Although SARS-CoV-2 antigen or RNA was not detected in the formalin-fixed paraffin-embedded lung and tracheal tissues by the IHC examination and RNAscope ISH, the presence of prominent pneumocyte type-2 hyperplasia, smooth muscle hyperplasia, and mononuclear interstitial inflammation could indicate a late phase of SARS-CoV-2 infection. No bacteria were identified in the lung sections evaluated via a Gram stain. While toxic inhalants could have triggered a similar reparative response in the lungs, exposure to such chemicals was not evident from the case history and household.

In human COVID-19 cases, viral RNA has been detected in many organs, such as the brain, lung, heart, liver, and kidneys [910]. In a previous study on a naturally infected cat, SARS-CoV-2 RNA was detected in the lung, heart, kidney, liver, spleen, and intestine [1]. In contrast, SARS-CoV-2 RNA was detected only in tracheal swabs and the lymph nodes but not in the internal organs of another cat also naturally infected with SARS-CoV-2 [5]. No SARS-CoV-2 RNA was detected in the case analyzed in this study.

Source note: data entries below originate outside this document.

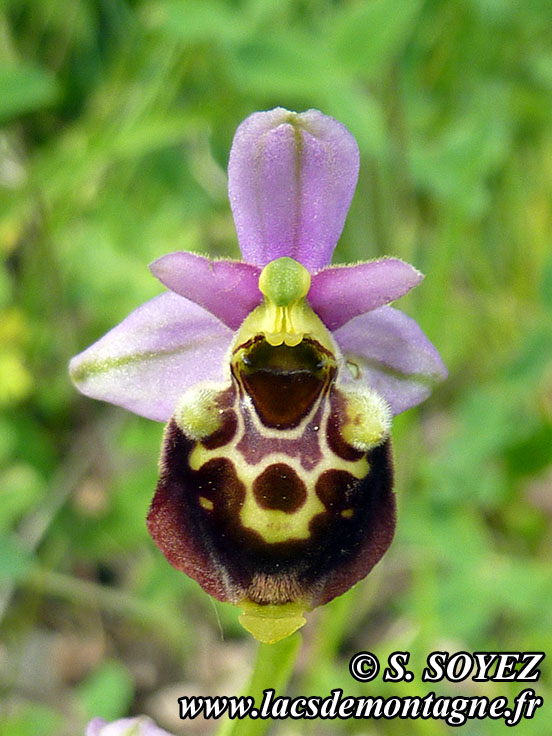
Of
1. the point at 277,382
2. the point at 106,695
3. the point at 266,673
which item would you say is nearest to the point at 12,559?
the point at 106,695

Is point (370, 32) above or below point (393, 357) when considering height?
above

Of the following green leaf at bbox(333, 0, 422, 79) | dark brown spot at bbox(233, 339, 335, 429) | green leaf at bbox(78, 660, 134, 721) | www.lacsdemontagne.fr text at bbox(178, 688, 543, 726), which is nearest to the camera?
dark brown spot at bbox(233, 339, 335, 429)

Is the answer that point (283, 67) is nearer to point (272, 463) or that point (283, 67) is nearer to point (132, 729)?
point (272, 463)

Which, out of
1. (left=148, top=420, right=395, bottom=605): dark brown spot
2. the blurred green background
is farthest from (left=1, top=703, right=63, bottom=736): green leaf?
(left=148, top=420, right=395, bottom=605): dark brown spot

This could be because the replication and shedding of virus after infection was only for a short duration [15], and the present case was in a later stage of the disease.

In conclusion, the anamnestic, virologic, imaging, and postmortem findings indicate that the cat could have suffered from late-stage SARS-CoV-2 infection based on the following: (i) the animal was SARS-CoV-2 seropositive; (ii) lived in a household with several COVID-19 patients; and (iii) displayed respiratory signs, COVID-19-like lung pathology and tomographic findings showing ground-glass opacity. While there is no unequivocal evidence that the SARS-CoV-2 infection was the underlying cause of death in this cat, this study highlights the need for confirming suspected natural feline cases early after clinical signs develop.